**WHAT YOU HAVE TO DO:** Repeat word for word the opening stretch of the entries, from the first line through the line containing "Báo cáo thực".

**DATA FOR THE TASK:**
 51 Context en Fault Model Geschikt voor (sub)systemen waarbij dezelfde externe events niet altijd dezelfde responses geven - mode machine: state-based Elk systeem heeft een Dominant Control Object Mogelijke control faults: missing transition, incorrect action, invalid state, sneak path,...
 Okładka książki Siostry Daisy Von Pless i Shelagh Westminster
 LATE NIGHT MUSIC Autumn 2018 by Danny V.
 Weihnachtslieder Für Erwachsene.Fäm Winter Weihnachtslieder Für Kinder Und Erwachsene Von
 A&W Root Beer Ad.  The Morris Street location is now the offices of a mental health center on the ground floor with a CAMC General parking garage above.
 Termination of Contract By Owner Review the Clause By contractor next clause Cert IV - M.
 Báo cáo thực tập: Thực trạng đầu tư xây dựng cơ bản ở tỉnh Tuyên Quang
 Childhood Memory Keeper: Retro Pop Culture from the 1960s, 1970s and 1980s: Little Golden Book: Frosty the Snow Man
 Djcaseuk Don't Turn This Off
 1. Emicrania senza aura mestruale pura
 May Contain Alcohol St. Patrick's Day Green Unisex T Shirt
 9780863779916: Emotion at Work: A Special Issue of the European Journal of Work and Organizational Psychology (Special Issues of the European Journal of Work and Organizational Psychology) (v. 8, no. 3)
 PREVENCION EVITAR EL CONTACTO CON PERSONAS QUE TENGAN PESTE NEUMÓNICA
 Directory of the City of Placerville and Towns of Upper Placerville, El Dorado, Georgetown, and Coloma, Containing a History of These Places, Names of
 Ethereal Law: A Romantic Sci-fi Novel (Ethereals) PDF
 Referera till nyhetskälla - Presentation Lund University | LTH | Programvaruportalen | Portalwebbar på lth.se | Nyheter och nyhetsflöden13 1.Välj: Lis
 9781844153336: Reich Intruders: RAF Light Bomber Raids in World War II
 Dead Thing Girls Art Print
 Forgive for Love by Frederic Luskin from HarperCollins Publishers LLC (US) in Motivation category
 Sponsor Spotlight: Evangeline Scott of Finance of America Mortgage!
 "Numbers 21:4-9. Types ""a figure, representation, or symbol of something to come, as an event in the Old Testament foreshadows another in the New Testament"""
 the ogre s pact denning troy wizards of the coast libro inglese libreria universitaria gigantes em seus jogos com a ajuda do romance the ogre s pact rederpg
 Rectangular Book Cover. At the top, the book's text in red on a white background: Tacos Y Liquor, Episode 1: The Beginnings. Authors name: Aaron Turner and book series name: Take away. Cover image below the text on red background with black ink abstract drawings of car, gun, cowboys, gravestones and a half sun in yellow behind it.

**EXERCISE RESPONSE:**
 51 Context en Fault Model Geschikt voor (sub)systemen waarbij dezelfde externe events niet altijd dezelfde responses geven - mode machine: state-based Elk systeem heeft een Dominant Control Object Mogelijke control faults: missing transition, incorrect action, invalid state, sneak path,...
 Okładka książki Siostry Daisy Von Pless i Shelagh Westminster
 LATE NIGHT MUSIC Autumn 2018 by Danny V.
 Weihnachtslieder Für Erwachsene.Fäm Winter Weihnachtslieder Für Kinder Und Erwachsene Von
 A&W Root Beer Ad.  The Morris Street location is now the offices of a mental health center on the ground floor with a CAMC General parking garage above.
 Termination of Contract By Owner Review the Clause By contractor next clause Cert IV - M.
 Báo cáo thực tập: Thực trạng đầu tư xây dựng cơ bản ở tỉnh Tuyên Quang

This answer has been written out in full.